- Task goal -
For this exercise, copy exactly the lines below from the one with "spring flowers coloring" through the one with "3 Легких способа" and leave out the pictures.

- Data to examine -
- - - - -
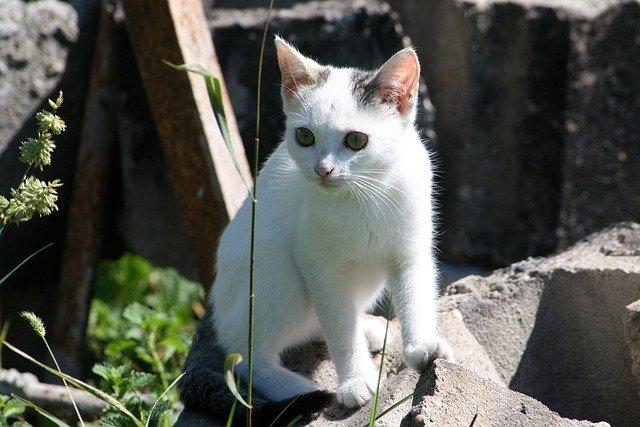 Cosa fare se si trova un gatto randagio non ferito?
- - - - -
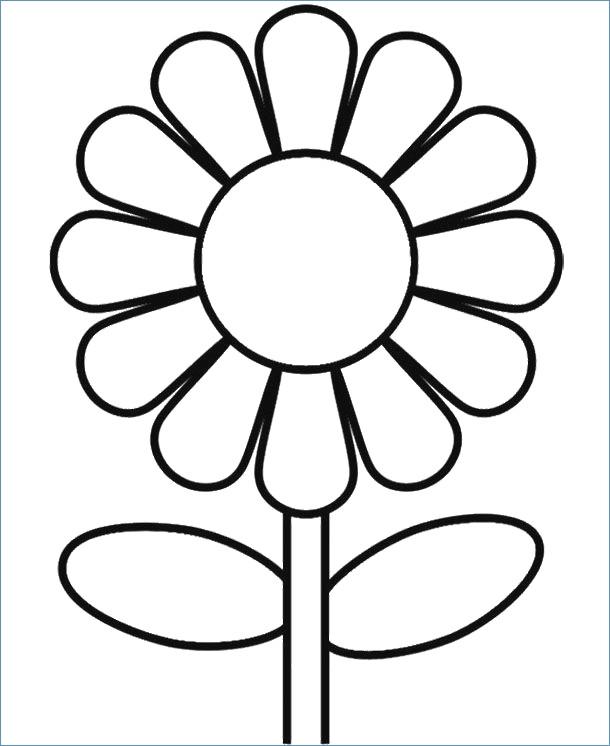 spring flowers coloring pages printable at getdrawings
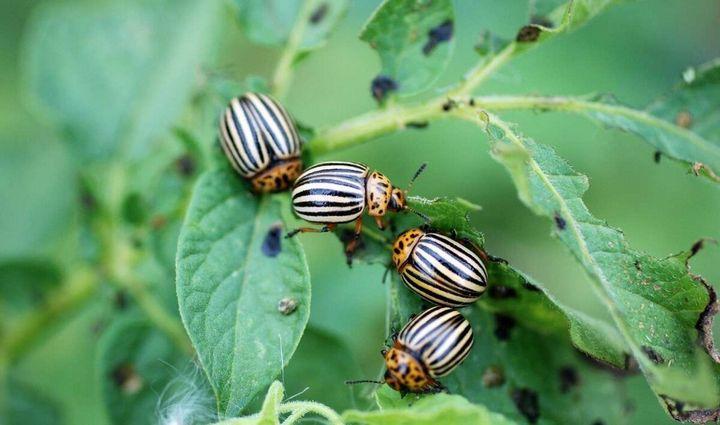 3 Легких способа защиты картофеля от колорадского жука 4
- - - - -
- Exercise response -
 spring flowers coloring pages printable at getdrawings
 3 Легких способа защиты картофеля от колорадского жука 4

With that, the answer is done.